Being an eclipse chaser is so rewarding – we look forward to and remember these moments, savoring the awe and beauty of each and every eclipse. I know from my research and personal experience that this makes us appreciate life and the experiences we have, for which we are humbly grateful. How wonderful it is to be an eclipse chaser.

11 Jan 2015

Top 10 madness that is the new year

 

Eclipse chasing isn't just about the eclipse. Mongolia 2008 © Kate Russo
Eclipse chasing isn’t just about the eclipse. Mongolia 2008 © Kate Russo

You cannot open a newspaper, read a magazine or go online lately without seeing a list of ‘top 10’ things to do or places to go this year.
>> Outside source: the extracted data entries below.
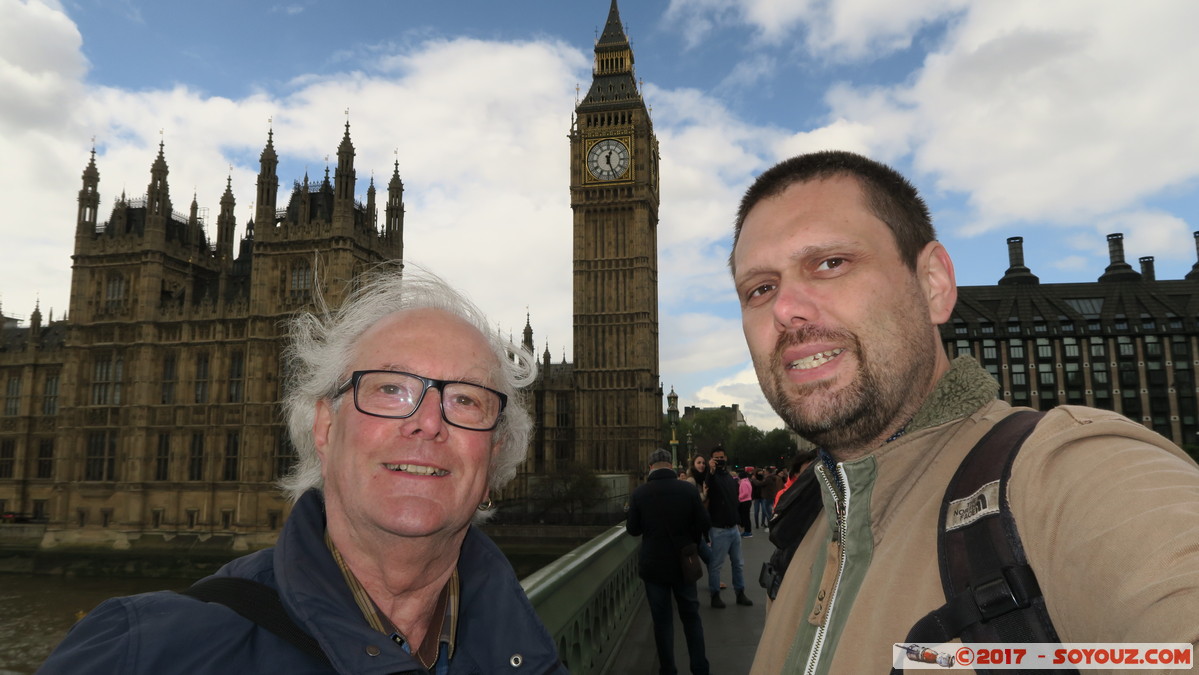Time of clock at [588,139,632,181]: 12:26
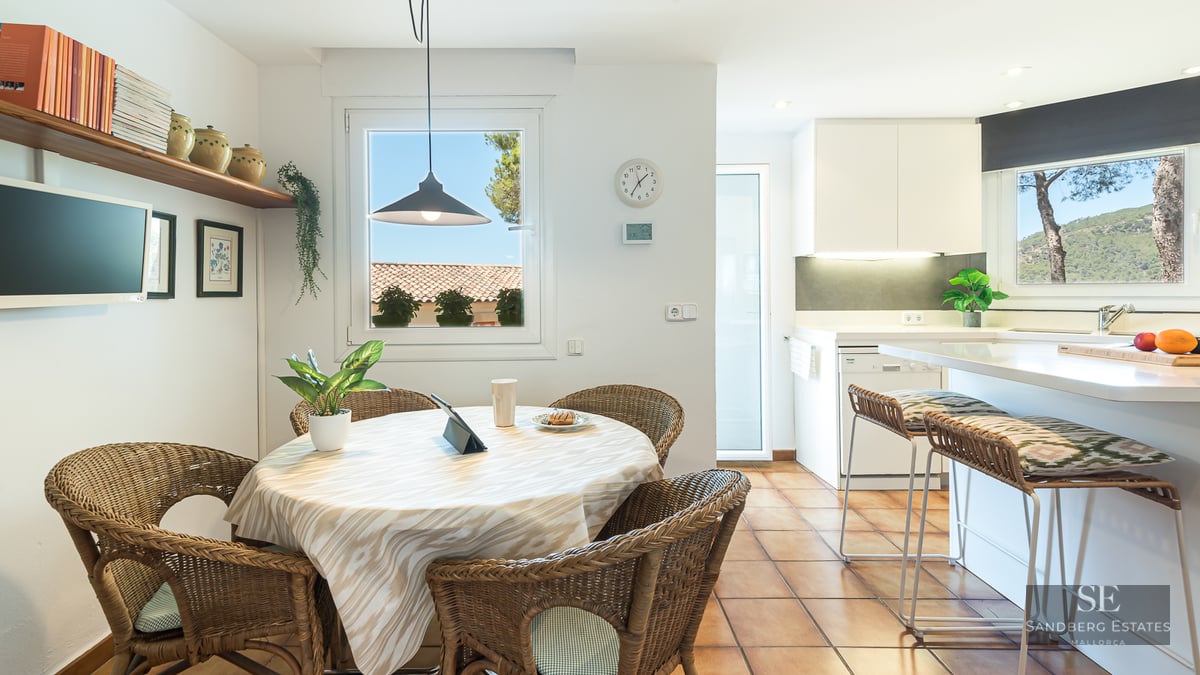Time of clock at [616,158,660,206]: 1:35
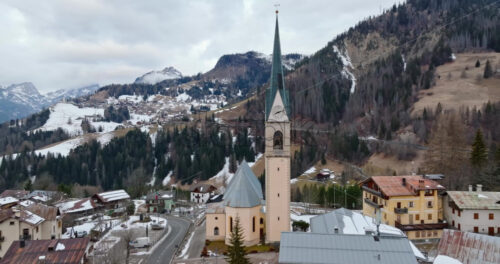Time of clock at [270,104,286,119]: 8:12
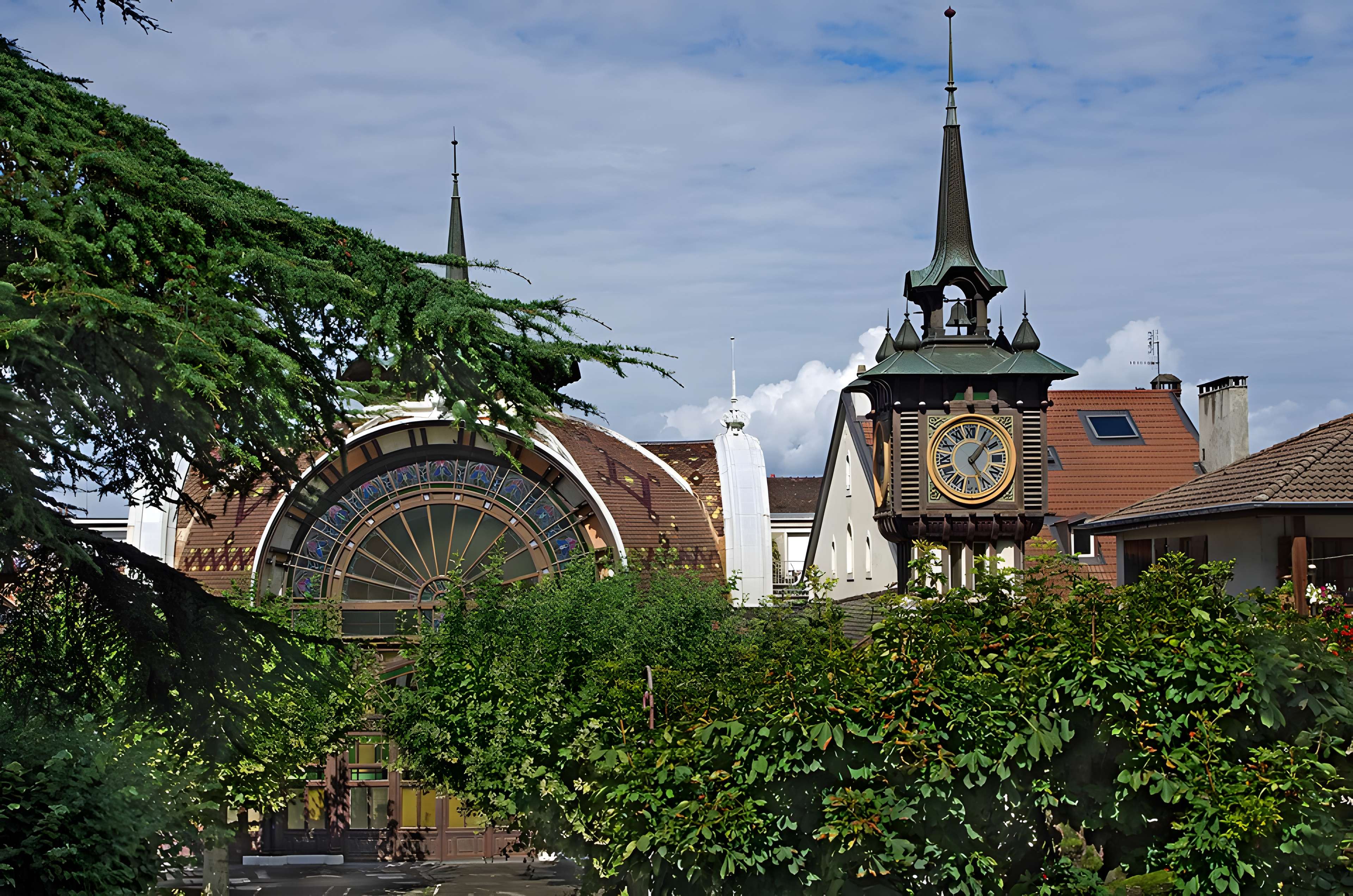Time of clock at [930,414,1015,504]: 1:24
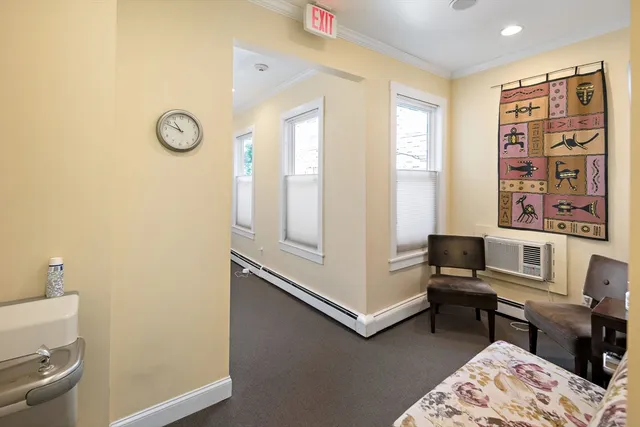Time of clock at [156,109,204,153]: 10:48
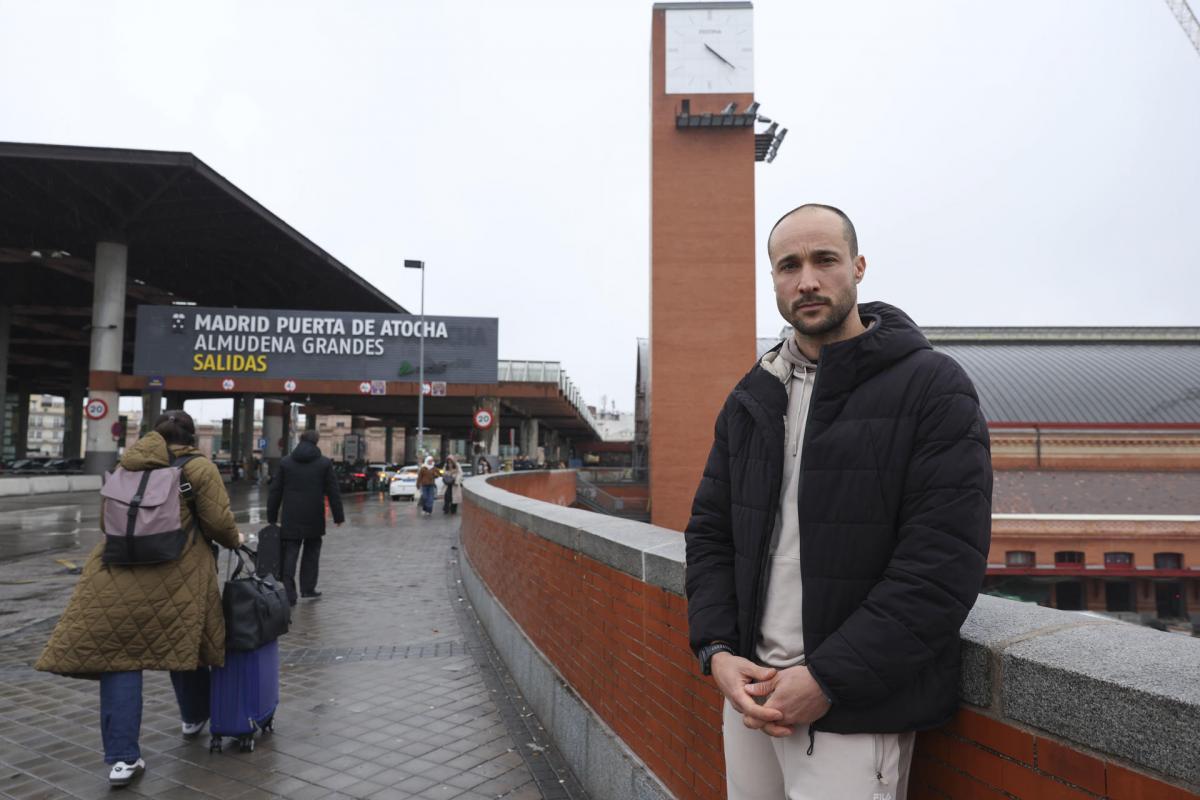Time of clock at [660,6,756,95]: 4:21
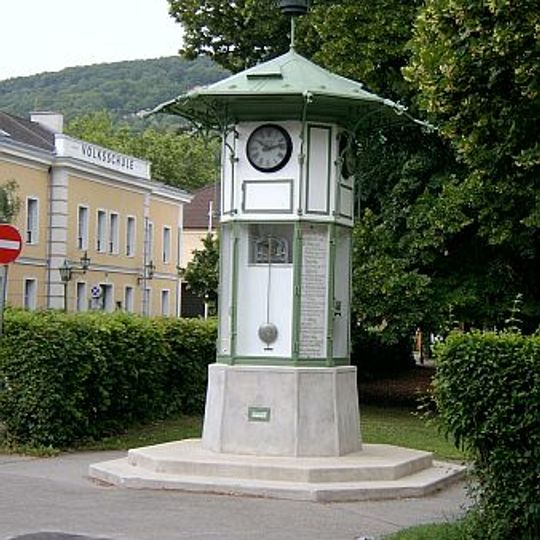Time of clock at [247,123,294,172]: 10:12
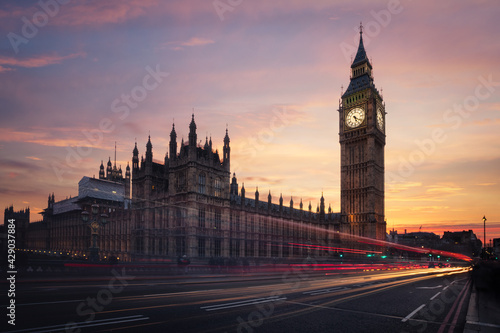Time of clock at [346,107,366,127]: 5:21
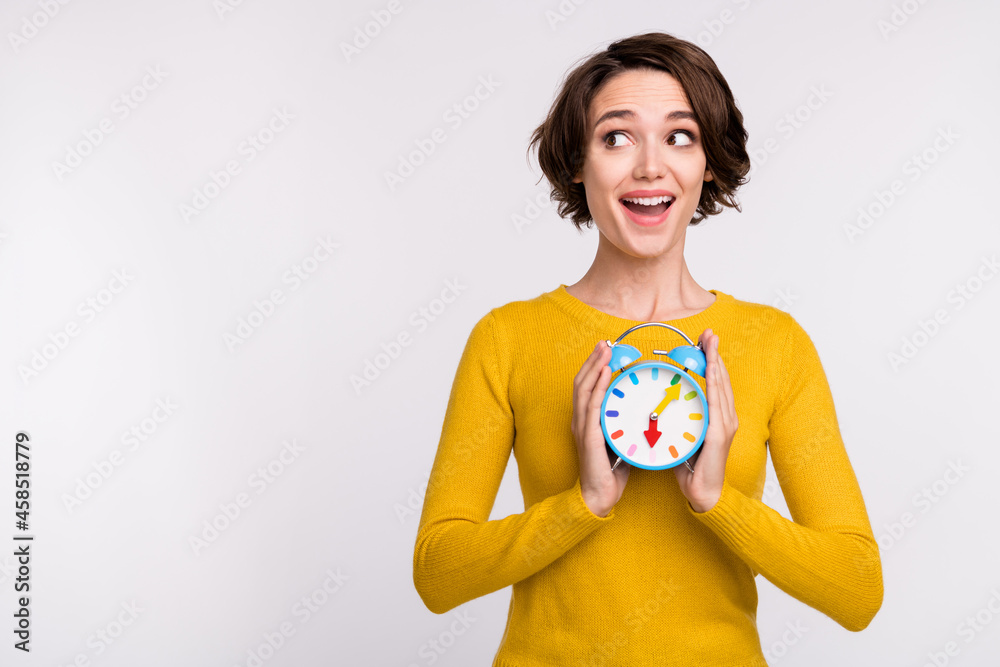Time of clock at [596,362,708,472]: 6:06
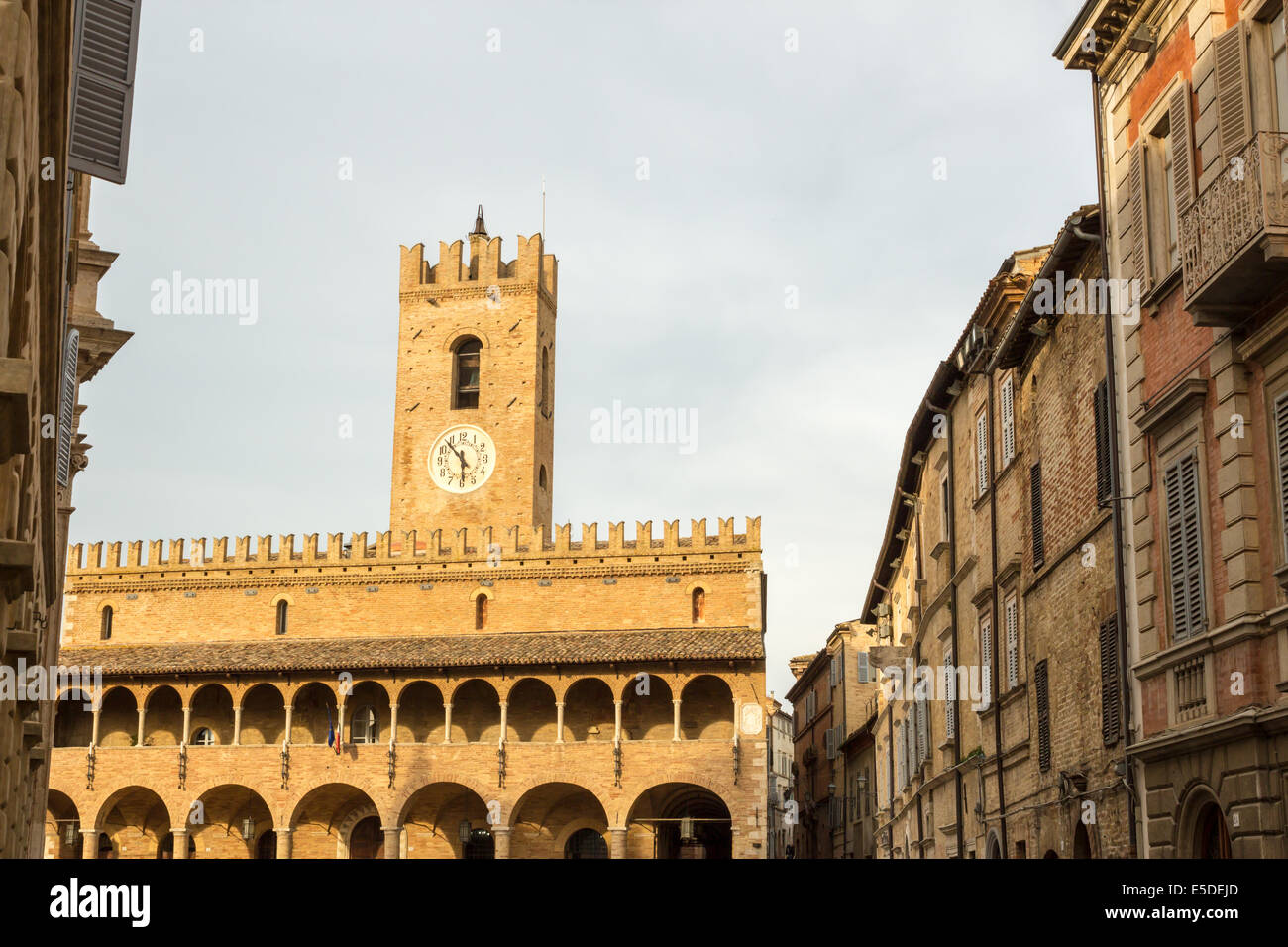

What was especially noticeable this year was the presence of ‘seeing a total solar eclipse’ on most of these lists.   I can’t recall any other time when eclipse chasing appeared to be so high on the agenda. I suspect the main driver for this is the fact that in 2017 the path of totality makes its way across North America from west to east coast, and as a result public interest is at an all time high.

I absolutely agree that seeing a total solar eclipse is worthy of being on everyone’s aspiration list. The experience is other-worldly and beyond expectation. If you have not seen one, then you will not truly understand the buzz and experience until you are standing in the shadow of the Moon, mouth agog and the hair on the back of your neck standing up at sublime beauty of totality.   It is at this moment that you will ask yourself why you took so long to see one.

If seeing these ‘top 10’ lists have whetted your appetite for eclipse chasing, then you would have noticed that your 2015 options for land based eclipse viewing is limited – either the remote Faroe Islands, or rugged Svalbard. The eclipse in March is a little off-season for visiting both of these arctic locations. Despite this, many intrepid and die-hard chasers, and those seeking out-of-the-way adventures, have already planned their trips and soon will be packing their warm clothing. I’ve been banging on about the Faroe Islands now for two years!

But what if you feel the locations on offer are too challenging to get to, too expensive, or if you are not interested in cold weather viewing? Then you may like to know that 2016 might be a better year for you to have your eclipse experience. There are two reasons for this.

Firstly, the path of totality for the total solar eclipse of March 2016 goes right across Indonesia. There are some fabulous travel opportunities with tours being arranged on land and sea. Whatever your preference – exotic, luxury, adventure, or completely off-the-beaten track, you will find interesting options. I will be heading to Sulawesi to see this (my 10th) total eclipse, and attending an Eclipse Festival where I will be able to do further research about the eclipse experience, while experiencing this amazingly diverse country.

Secondly, there is a second eclipse option – an annular solar eclipse takes place in September 2016. An annular eclipse is not as dramatic as a total eclipse (see my article here for the difference), but it is still an amazing sight to see the ‘ring of fire’ as the Moon almost covers the Sun. As in a total eclipse, you have to be within the path of annularity to see the ring of fire, which passes across central Africa, Madagascar and beyond. Top of the pick is Tanzania, where the eclipse coincides with the wildebeest migration, so it will be all about nature and wildlife.

So, if you have already ruled out an arctic total solar eclipse for this year, then make sure to explore options for chasing eclipses for 2016. But get in before those ‘top 10’ lists are published next year – I suspect if you wait for these lists to appear you may well miss the boat.